There is an artist that I love, her as a person and her bears, Eva J., who made child safe bears that are priced reasonably and they're very accessible for anyone who loves bears. Sadly, she is not making bears anymore and she's switched to restoring dolls *cries on a bear*. She still has bears left and I'm working, slowly but surely, on adopting every bear she has left, which is going to take me forever because of the way our financial situation is, but I'm wondering if there are any other bear artists like her so I'll have another artist I can get bears from. Of course I hope that by the time I've adopted all of Eva J.'s bears, we'll have jobs and then I can support artists whose bears are a little more pricey, but I would love to find more artist bears like Eva makes, or at least in that same style. Eva says I should stick with my manufactured plushies, which I'll never stop collecting no matter how many artist bears I'm able to have.
I have taken that direction with my bears, but I'm curious about how to go about marketing that type of bear.
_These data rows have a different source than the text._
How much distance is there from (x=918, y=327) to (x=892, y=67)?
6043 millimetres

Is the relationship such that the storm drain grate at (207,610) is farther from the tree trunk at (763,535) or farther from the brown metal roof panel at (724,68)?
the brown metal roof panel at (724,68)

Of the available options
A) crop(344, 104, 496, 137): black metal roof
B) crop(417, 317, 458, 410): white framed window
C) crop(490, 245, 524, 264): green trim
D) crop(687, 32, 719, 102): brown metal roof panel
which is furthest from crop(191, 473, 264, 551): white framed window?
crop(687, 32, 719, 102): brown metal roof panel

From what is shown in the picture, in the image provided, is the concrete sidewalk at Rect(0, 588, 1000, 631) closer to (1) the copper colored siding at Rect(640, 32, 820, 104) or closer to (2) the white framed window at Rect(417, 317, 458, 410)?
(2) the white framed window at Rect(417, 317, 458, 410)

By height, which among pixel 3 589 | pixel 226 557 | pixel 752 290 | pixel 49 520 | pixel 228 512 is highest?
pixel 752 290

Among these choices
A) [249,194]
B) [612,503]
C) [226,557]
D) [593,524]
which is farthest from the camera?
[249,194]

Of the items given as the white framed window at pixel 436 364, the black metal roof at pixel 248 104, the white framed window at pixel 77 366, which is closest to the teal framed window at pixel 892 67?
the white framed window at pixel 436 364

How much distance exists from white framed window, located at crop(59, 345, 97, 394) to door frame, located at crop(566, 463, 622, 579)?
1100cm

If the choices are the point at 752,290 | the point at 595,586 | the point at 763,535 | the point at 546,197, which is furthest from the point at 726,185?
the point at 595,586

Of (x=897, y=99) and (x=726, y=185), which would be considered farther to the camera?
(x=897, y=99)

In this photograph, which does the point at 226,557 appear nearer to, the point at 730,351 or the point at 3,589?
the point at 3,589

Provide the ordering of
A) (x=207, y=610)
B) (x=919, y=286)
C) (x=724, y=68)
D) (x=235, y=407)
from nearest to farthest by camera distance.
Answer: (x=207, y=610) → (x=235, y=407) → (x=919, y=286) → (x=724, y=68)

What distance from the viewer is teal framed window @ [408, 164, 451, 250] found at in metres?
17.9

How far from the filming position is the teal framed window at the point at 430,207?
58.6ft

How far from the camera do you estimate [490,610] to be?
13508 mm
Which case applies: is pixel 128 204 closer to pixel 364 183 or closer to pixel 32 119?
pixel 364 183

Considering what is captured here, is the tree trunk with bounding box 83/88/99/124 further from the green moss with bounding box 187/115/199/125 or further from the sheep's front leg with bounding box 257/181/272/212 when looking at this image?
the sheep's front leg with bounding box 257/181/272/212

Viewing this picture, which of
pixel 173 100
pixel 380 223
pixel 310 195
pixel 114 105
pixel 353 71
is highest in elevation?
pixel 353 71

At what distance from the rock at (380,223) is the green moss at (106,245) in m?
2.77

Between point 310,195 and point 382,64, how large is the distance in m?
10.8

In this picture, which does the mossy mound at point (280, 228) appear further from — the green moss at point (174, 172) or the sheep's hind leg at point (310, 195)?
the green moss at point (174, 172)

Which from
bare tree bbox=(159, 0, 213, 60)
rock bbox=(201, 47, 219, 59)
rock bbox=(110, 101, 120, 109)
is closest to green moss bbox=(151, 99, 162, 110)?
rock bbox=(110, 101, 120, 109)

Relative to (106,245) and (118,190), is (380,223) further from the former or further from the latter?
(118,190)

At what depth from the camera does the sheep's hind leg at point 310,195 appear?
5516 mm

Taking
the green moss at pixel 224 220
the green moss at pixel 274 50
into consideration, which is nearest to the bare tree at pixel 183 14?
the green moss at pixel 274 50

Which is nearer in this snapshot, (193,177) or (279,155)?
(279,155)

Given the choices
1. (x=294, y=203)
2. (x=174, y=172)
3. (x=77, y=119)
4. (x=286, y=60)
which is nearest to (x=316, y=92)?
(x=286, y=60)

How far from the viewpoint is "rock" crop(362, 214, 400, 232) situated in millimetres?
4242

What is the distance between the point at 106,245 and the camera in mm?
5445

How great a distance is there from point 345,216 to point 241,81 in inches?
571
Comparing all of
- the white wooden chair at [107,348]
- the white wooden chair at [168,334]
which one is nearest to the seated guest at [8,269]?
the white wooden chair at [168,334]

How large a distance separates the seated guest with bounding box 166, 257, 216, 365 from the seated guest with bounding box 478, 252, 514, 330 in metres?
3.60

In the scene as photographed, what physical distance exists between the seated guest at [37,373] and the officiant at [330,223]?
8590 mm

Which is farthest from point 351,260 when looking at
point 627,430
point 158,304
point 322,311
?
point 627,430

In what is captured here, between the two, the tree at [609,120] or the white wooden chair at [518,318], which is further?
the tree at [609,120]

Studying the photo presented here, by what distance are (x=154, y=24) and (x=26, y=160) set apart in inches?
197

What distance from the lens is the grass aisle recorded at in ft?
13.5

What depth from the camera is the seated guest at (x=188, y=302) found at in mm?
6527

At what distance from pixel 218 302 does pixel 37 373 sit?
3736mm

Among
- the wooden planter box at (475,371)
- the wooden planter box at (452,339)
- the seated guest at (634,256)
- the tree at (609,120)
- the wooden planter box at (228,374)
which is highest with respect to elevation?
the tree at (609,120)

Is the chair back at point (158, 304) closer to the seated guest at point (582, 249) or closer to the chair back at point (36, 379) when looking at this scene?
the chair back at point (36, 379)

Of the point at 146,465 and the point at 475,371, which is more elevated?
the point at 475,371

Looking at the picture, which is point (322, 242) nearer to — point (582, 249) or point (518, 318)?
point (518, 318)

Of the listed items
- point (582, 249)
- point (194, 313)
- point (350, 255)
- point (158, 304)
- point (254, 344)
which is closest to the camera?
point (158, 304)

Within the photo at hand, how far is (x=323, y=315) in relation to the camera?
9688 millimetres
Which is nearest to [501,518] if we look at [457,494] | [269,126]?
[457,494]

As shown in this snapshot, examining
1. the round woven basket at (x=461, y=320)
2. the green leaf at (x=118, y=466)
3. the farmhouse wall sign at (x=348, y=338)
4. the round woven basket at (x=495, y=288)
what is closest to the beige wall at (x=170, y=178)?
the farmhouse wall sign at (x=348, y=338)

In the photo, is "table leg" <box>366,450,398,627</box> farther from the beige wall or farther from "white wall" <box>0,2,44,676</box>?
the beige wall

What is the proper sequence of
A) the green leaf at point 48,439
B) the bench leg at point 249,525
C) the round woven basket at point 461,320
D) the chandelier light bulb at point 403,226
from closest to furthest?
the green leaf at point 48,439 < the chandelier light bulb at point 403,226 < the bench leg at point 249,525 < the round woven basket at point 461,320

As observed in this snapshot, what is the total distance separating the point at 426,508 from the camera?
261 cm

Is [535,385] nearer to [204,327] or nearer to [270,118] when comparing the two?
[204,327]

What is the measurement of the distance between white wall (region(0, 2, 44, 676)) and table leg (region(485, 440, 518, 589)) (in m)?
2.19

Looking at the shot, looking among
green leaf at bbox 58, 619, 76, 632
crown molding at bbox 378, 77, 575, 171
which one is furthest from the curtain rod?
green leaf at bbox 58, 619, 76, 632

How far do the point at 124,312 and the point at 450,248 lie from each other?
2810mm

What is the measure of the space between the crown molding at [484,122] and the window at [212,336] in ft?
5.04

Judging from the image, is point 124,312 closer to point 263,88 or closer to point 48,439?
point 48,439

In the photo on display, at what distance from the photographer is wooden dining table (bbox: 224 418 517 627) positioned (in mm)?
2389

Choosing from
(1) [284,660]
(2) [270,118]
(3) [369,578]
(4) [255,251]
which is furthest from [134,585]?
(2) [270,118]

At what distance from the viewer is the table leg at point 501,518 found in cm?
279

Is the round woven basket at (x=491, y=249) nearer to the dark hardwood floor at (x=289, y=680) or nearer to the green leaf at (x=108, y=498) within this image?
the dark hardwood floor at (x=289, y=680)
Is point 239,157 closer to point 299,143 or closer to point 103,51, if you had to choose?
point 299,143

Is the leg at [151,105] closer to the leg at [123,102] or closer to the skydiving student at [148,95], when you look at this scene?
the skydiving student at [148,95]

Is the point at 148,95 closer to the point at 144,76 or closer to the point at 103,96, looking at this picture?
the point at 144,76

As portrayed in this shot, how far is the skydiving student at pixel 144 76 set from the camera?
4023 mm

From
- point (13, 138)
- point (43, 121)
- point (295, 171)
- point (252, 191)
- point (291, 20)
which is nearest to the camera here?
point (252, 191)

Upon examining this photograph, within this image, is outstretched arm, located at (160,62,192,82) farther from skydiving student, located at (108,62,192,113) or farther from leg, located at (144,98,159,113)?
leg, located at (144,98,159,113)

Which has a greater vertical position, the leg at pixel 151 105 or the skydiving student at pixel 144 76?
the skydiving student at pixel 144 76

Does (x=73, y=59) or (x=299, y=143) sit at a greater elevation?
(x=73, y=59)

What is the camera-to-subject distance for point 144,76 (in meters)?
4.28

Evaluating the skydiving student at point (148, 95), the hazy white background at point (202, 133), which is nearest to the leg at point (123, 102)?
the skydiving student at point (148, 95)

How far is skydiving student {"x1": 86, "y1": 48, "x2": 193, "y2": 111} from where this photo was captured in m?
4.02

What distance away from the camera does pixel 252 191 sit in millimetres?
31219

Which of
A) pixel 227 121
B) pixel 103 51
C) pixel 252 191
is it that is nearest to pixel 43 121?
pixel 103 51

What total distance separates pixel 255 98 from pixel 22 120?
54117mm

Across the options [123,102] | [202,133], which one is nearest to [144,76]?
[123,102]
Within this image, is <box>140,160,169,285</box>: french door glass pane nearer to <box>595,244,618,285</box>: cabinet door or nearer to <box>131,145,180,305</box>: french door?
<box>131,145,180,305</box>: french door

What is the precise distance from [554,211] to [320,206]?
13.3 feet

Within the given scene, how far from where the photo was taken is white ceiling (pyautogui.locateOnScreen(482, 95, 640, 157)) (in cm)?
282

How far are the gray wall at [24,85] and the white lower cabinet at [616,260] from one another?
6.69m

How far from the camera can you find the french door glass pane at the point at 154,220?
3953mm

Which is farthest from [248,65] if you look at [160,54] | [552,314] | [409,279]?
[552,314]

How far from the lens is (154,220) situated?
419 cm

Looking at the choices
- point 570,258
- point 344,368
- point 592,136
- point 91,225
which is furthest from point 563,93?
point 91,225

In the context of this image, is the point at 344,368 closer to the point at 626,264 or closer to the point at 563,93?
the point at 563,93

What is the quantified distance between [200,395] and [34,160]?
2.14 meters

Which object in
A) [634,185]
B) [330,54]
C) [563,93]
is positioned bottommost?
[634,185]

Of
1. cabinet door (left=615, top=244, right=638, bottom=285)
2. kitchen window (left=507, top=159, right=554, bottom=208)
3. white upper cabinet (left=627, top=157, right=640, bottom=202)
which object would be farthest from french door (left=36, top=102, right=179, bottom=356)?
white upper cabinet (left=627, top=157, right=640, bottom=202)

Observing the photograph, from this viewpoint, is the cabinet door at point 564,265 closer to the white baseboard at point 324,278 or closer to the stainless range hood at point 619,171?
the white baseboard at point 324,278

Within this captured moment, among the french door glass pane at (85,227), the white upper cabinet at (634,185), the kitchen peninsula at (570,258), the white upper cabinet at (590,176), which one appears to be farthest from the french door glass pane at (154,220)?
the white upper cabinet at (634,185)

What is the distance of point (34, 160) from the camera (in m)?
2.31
I would like to reach avid collectors, but also I would like for anyone to be able to have my bears. I'm curious to know what collectors of artist bears think about this. I think it would be cool to make a few really expensive bears, but I don't know how that would work selling them alongside my cheaper bears. Besides, I know that the expensive bears have a lot of elaborate visual detail, which I don't think I'll be able to do because I've never had vision in my life, so I don't look at a bear I make and say, "He needs this or that visual thing done to him." It's just not there and I can't wrap my brain around it. I appologize for the long post, but I guess I have a lot of questions.
I have taken that direction with my bears, but I'm curious about how to go about marketing that type of bear. I would like to reach avid collectors, but also I would like for anyone to be able to have my bears. I'm curious to know what collectors of artist bears think about this. I think it would be cool to make a few really expensive bears, but I don't know how that would work selling them alongside my cheaper bears.
In all of my writings about teddy bears, I have always made one point explicitly clear -- that for me personally collecting teddy bears is not for monetary value. For some people that is, and if they've the money to do that; to have the most expensive, most sought-after teddy bear, or any other collectors' item, so be it. That's their choice, and likely they'll be unhappy with the end result.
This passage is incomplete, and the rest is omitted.